In 1999, Bray landed a cataloguer job at Christie’s auction house and, over her nine years of employment there, she would often see Flato pieces spotlighted. What nagged at her was that there was so little information about Flato’s background as with other jewelers. Out of curiosity, she began researching him and uncovered a treasure trove of information – enough to compile a book she has just released titled, “Paul Flato: Jeweler to the Stars.”

Wearing a circa 1935 Flato brooch with a value of $35,000 on loan from a Chicago collector, Bray exposed the jeweler to an attentive library crowd of over two dozen people.

Flato was born in Texas in 1900 and ventured to New York in the 20s to attend Columbia University. He briefly apprenticed for a Swiss watchmaker then, at age 27, opened his own boutique on 57th Street catering to socialites, Wall Streeters and the fashion conscious. He was flamboyant and loud and enlisted debutantes to model his work.

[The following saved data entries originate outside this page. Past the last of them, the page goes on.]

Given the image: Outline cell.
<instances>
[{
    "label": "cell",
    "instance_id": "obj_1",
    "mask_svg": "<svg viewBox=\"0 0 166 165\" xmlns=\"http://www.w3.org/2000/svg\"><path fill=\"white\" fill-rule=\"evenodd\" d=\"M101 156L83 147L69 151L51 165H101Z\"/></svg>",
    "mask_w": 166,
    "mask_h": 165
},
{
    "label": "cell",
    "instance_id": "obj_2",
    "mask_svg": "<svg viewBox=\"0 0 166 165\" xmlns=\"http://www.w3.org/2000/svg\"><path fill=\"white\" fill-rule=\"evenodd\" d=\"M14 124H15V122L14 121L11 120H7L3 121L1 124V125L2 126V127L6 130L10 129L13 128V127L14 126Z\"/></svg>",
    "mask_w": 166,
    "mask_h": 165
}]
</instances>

He collaborated with Harry Winston, who supplied him with gems, and worked with a team of designers to create pieces with complete originality. Flato was often inspired by nature, particularly leaves, and liked to add a touch of whimsy to his creations. He was also influenced by the Surrealist Art movement in Europe, as well as earlier eras like the Victorian age. Often, he would collaborate on a design with his customers, like Standard Oil heiress Millicent Rogers Balcom.

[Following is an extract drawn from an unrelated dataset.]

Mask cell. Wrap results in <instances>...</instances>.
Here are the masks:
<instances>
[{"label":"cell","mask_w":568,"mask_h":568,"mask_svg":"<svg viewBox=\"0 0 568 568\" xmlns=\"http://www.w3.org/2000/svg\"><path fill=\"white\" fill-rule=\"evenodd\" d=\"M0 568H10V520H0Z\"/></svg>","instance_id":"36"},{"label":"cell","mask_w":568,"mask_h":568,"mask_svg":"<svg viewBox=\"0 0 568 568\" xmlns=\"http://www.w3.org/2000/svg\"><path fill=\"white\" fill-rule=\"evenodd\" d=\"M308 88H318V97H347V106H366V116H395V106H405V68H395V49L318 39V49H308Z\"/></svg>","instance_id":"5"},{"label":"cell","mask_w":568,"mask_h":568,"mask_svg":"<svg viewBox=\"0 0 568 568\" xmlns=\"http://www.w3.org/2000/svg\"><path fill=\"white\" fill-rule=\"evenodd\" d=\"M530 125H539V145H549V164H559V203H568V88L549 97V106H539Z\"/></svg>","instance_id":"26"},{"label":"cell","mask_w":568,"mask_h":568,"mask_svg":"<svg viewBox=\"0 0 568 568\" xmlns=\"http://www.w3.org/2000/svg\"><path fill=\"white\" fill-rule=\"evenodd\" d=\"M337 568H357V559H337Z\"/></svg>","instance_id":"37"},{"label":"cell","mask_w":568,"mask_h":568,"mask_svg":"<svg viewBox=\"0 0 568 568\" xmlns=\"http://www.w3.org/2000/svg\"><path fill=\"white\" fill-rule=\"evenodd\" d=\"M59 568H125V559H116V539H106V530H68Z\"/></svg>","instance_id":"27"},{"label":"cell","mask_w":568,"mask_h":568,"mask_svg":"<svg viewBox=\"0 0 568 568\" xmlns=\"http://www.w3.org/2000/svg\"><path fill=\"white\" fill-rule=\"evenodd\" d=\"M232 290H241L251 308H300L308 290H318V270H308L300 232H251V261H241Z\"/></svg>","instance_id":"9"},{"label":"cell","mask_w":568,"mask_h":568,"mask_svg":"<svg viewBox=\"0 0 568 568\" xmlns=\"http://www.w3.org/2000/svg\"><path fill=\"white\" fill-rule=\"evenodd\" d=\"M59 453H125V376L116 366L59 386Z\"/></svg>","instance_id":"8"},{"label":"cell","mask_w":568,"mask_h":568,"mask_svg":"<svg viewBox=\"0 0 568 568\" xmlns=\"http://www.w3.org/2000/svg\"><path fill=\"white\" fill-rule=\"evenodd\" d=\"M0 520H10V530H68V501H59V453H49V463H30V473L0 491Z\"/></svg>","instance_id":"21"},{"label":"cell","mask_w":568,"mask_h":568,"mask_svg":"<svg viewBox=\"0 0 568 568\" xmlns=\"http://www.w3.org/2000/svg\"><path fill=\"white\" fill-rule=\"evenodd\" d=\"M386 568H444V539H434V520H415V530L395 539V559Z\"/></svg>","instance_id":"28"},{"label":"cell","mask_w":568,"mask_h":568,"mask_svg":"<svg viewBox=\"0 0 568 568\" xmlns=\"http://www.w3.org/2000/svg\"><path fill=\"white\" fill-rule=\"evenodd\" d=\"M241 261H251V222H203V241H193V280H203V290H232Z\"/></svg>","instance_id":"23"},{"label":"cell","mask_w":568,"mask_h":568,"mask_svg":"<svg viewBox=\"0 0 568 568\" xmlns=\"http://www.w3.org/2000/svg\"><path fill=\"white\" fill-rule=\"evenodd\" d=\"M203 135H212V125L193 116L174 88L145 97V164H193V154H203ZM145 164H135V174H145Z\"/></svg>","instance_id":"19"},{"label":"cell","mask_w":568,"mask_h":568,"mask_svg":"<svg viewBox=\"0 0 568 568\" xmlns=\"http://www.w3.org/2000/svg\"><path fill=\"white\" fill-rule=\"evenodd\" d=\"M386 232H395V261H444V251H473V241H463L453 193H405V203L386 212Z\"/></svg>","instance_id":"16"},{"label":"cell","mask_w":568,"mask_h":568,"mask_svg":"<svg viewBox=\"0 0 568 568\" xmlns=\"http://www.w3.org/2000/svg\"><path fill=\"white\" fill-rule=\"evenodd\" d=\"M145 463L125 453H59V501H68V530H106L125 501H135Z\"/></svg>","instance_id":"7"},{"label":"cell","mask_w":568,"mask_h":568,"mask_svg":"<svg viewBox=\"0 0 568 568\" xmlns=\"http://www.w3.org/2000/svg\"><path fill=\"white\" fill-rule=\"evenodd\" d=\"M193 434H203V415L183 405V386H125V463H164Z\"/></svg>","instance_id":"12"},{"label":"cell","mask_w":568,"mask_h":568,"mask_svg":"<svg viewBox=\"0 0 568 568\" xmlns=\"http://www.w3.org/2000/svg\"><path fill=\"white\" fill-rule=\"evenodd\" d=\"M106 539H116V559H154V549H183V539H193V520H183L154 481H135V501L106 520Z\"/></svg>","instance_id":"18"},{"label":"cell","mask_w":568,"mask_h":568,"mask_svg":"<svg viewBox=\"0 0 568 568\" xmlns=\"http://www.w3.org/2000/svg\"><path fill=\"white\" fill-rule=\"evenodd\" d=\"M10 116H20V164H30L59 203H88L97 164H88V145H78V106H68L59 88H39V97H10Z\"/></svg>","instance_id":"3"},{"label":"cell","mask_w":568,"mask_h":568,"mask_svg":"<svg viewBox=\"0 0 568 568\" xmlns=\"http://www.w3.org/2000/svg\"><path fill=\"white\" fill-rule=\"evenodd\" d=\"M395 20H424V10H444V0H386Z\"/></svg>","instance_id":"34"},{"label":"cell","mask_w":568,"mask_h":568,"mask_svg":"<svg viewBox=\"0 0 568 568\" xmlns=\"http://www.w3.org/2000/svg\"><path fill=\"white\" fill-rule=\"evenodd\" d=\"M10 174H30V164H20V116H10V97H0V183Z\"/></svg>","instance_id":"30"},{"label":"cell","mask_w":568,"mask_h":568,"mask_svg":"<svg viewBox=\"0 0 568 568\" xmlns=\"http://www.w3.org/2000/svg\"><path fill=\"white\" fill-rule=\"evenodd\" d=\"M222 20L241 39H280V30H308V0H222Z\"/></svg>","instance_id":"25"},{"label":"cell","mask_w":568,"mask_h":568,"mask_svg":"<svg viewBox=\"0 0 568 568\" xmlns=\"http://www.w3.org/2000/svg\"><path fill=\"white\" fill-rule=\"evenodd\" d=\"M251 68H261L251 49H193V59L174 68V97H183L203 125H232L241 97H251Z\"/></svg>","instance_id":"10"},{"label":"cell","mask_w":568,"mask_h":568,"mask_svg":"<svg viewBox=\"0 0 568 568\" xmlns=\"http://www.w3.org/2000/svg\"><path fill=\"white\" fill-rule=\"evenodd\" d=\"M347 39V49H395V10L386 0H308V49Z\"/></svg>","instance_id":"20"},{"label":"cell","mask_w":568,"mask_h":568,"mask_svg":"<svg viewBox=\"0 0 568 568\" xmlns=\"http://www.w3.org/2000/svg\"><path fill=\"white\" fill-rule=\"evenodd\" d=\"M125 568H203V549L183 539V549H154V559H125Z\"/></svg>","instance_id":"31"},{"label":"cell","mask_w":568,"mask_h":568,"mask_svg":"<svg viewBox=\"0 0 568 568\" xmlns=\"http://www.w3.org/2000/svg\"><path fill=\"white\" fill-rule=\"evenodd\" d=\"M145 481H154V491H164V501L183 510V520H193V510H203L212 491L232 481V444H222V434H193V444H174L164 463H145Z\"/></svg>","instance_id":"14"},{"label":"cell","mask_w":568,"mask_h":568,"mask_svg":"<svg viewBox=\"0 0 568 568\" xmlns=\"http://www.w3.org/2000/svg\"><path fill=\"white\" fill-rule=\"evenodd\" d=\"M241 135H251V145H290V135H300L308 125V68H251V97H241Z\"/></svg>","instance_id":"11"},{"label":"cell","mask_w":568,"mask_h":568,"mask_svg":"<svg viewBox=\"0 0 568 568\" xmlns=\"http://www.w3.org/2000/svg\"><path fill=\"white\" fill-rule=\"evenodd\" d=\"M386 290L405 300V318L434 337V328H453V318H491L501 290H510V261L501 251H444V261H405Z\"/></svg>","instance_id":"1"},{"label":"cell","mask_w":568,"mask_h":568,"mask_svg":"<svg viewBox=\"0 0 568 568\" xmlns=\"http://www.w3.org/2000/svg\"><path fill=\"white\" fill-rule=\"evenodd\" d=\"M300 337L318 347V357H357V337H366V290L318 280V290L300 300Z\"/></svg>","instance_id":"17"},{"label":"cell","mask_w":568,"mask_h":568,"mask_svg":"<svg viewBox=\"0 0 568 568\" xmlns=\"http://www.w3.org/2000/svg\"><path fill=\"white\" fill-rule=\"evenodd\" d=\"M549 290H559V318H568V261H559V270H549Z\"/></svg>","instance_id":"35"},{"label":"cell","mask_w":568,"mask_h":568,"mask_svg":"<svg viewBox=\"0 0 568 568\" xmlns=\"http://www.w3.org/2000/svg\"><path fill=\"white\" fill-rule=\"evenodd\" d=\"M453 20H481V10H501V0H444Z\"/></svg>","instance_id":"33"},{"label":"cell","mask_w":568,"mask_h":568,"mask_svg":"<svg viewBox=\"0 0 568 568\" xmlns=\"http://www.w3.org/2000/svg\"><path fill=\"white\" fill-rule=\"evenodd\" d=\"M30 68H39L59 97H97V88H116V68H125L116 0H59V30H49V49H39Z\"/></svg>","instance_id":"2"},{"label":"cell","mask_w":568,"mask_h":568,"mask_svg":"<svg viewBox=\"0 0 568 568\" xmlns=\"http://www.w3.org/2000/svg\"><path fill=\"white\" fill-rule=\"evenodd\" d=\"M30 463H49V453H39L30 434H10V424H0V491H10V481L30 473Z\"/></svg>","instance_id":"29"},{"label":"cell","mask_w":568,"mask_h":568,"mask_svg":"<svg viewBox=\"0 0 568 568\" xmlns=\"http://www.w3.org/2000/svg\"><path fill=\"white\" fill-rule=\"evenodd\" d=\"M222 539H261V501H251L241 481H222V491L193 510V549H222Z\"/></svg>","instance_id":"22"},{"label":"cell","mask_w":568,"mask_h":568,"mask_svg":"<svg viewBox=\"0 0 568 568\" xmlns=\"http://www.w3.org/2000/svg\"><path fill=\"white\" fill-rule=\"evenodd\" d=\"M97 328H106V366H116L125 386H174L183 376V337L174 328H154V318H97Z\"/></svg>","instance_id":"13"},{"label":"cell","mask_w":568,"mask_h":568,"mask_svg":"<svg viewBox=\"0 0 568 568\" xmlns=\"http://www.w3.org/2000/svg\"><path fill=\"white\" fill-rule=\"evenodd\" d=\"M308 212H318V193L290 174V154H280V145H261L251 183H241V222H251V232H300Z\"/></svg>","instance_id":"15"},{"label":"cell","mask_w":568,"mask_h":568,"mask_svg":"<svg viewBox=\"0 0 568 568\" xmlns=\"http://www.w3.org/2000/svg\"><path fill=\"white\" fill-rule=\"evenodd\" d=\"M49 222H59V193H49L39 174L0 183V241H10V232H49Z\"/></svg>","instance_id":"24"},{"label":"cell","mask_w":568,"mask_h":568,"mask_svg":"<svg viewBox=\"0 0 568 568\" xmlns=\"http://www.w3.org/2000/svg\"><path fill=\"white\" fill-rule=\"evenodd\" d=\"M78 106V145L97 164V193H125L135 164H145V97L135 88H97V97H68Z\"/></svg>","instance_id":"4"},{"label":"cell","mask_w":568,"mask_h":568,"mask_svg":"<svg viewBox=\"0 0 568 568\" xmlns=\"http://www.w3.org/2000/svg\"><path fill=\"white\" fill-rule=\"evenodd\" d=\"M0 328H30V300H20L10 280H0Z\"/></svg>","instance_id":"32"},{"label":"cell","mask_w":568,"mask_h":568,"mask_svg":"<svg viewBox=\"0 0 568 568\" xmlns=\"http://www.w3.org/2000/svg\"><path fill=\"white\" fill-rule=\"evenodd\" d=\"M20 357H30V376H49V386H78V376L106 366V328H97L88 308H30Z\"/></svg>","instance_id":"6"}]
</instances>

Flato’s most famous designer was Fulco, Duke of Verdura, with whom he shared a preference for a shocking use of color. They offered a line called “Verdura by Flato” before Verdura went on his own.

In the late 30s, Flato became hard of hearing and developed a line of brooches called “Deaf and Dumb” with hand symbols inspired by sign language.

His work was being featured regularly in Vogue and Harper’s Bazaar, which brought interest from the West Coast. Hollywood director George Cukor asked him to design jewelry for Katherine Hepburn for the film “Holiday.”

Ultimately, Flato opened a boutique on Sunset Blvd. in Hollywood and became the go-to of celebrities and film producers for custom jewelry creations. His clients included leading actresses Rita Hayworth, Greta Garbo, Paulette Goddard, Vivian Leigh, Marlene Dietrich, Joan Crawford and Ginger Rogers.

Several events in the early 1940s altered Flato’s course. A robbery netted $50,000 from his boutique, the Japanese attacked Pearl Harbor pulling America into WWII and forcing Americans to reprioritize spending, and a $60,000 diamond on loan to him vanished from his shop. With regard to the latter, an investigation found that he had been pawning consignment pieces and he was charged with grand larceny. He traded a designer suit for prison grays at Sing Sing for a term of 18 months.

In the 50s, Winston and Verdura replaced him as the glitterati’s jeweler of choice and he subsequently left the U.S. for Mexico where, in 1970, he opened a tiny boutique. It wasn’t until 1990 that he returned to the U.S., where his work and designs had gained high ticket collector value. He passed at age 99 in July 1999.

“He defied the odds of rising from the grassroots of Texas to the limelight of Hollywood,” said Bray, “and from the shame of being imprisoned to the pleasure of being accepted again in high society. This uniquely talented legend of the twentieth century has finally found his place in history.”